## PASSAGE TO READ

Our profitability is affected by crude oil differentials, which increased slightly in 2006 over 2005 levels.
The light/heavy crude oil differential that we report is the average differential between the benchmark West Texas Intermediate (“WTI”) crude oil priced at Cushing, Oklahoma (ConocoPhillips WTI crude oil posting plus) and the heavy crude oil priced delivered to our Cheyenne Refinery. The WTI/WTS (sweet/sour) crude oil differential is the average differential between benchmark WTI crude oil priced at Cushing, Oklahoma and West Texas sour crude oil priced at Midland, Texas. Our profitability at our Cheyenne Refinery is affected by the light/heavy crude oil differential, and our profitability at our El Dorado Refinery is affected by the WTI/WTS crude oil differential. Starting in March 2006, when our El Dorado Refinery began receiving heavy Canadian crude oil through the Spearhead Pipeline, its profitability also began benefiting from the light/heavy crude oil differential. We typically prefer to refine heavy sour crude oil at the Cheyenne Refinery and intermediate sour crude oil at the El Dorado Refinery because they provide a higher refining margin than light or sweet crude oil does. Accordingly, any tightening of these crude oil differentials will reduce our profitability. The Cheyenne Refinery light/heavy crude oil differential averaged $16.21 per barrel in the year ended December 31, 2006, compared to $15.32 per barrel in the same period in 2005. The El Dorado Refinery light/heavy crude oil differential averaged $18.13 per barrel in the ten months ended December 31, 2006. The WTI/WTS crude oil differential averaged $5.22 per barrel in the year ended December 31, 2006, compared to $4.51 per barrel in the same period in 2005. Crude oil prices were historically high during 2006, contributing to attractive light/heavy crude oil differentials and WTI/WTS crude oil differentials. However, at the end of 2006, crude oil prices had declined from the highest levels, and the crude oil differentials may decline in the future.

External factors beyond our control can cause fluctuations in demand for our products, our prices and margins, which may negatively affect income and cash flow.

## DATA SUPPLIED
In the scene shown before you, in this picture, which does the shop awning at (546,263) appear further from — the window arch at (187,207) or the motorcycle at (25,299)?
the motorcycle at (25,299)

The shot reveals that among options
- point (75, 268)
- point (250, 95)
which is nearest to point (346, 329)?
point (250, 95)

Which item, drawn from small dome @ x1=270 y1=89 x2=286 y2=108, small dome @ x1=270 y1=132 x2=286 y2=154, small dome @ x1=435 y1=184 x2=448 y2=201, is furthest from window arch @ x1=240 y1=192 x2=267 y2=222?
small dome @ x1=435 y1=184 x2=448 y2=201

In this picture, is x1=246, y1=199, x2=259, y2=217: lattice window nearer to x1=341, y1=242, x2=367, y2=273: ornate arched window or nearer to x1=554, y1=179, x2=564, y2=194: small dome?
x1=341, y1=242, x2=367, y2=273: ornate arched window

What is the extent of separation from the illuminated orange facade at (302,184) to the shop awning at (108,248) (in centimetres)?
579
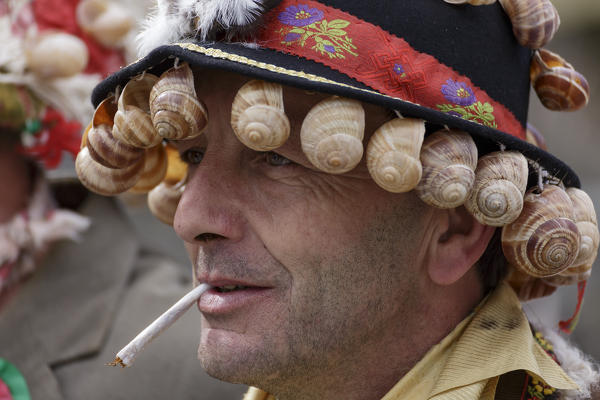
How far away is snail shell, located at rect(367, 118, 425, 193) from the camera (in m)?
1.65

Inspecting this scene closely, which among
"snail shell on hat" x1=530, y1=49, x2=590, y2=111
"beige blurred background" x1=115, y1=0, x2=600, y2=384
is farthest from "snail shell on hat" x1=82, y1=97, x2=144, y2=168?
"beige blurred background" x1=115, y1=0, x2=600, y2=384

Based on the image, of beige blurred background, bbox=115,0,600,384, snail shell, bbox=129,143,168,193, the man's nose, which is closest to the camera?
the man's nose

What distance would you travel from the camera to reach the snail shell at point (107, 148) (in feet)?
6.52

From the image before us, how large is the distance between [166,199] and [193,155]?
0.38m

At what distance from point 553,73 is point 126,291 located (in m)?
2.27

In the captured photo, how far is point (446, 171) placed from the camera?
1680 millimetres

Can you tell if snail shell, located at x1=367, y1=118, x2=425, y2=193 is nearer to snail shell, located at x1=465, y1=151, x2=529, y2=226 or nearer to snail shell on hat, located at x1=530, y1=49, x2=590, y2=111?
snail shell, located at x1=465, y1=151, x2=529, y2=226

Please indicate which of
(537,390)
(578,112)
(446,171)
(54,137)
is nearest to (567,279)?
==
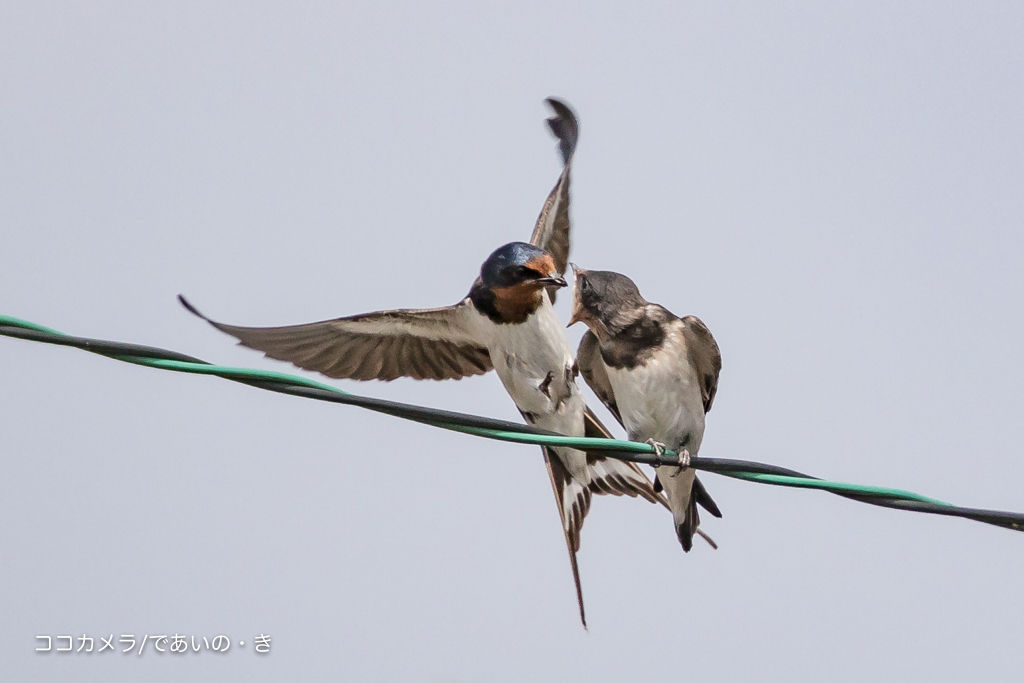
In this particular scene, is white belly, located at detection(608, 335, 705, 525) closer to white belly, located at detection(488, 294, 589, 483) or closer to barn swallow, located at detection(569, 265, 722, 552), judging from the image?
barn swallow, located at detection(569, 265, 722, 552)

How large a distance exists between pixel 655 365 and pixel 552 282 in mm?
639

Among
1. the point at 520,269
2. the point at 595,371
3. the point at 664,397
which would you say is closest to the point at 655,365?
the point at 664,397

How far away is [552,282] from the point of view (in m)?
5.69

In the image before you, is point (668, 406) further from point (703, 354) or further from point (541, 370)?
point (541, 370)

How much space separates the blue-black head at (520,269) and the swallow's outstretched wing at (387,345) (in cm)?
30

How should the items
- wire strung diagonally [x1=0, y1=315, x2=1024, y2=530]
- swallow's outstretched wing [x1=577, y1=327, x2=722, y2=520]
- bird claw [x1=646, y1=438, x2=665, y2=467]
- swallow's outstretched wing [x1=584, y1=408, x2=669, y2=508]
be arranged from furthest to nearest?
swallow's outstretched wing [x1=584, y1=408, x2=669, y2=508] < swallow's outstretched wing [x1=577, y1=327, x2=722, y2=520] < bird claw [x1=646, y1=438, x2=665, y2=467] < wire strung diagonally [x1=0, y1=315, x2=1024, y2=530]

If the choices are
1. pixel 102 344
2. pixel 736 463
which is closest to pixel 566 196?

## SET EXERCISE 1
According to the passage on crude oil differentials, what was the average WTI/WTS crude oil differential per barrel in the year ended December 31, 2006?
## SET EXERCISE 2
Quote the passage on crude oil differentials from "External factors beyond" up to and including "and cash flow.".
## SET EXERCISE 3
Extend the passage on crude oil differentials, picking up after its final sentence.
The items have nothing to do with the passage on crude oil differentials.

## OUTPUT 1
$5.22 per barrel.

## OUTPUT 2
External factors beyond our control can cause fluctuations in demand for our products, our prices and margins, which may negatively affect income and cash flow.

## OUTPUT 3
External factors can also cause significant fluctuations in the demand for our products and volatility in the prices for our products and other operating costs and can magnify the impact of economic cycles on our business. Examples of external factors include:
·    general economic conditions;
·    competitor actions;
·    availability of raw materials;
·    international events and circumstances; and
·    governmental regulation in the United States and abroad, including changes in policies of the Organization of Petroleum Exporting Countries (“OPEC”).
Demand for our products is influenced by general economic conditions. In 2004, 2005 and 2006, crude oil differentials reached record levels, and refined product margins exceeded historical average levels. However, the recurrence of weaker economic and market conditions in the future may negatively impact our business and financial results.

We are dependent on others to supply us with substantial quantities of raw materials.
Our business involves converting crude oil and other refinery charges into liquid fuels. We own no crude oil or natural gas reserves and depend on others to supply these feedstocks to our Refineries. We use large quantities of natural gas and electricity to provide heat and mechanical energy required by our process units. Disruption to our supply of crude oil, natural gas or electricity could have a material adverse effect on our operations.

Our Refineries face operating hazards,   and the potential limits on insurance coverage could expose us to significant liability costs.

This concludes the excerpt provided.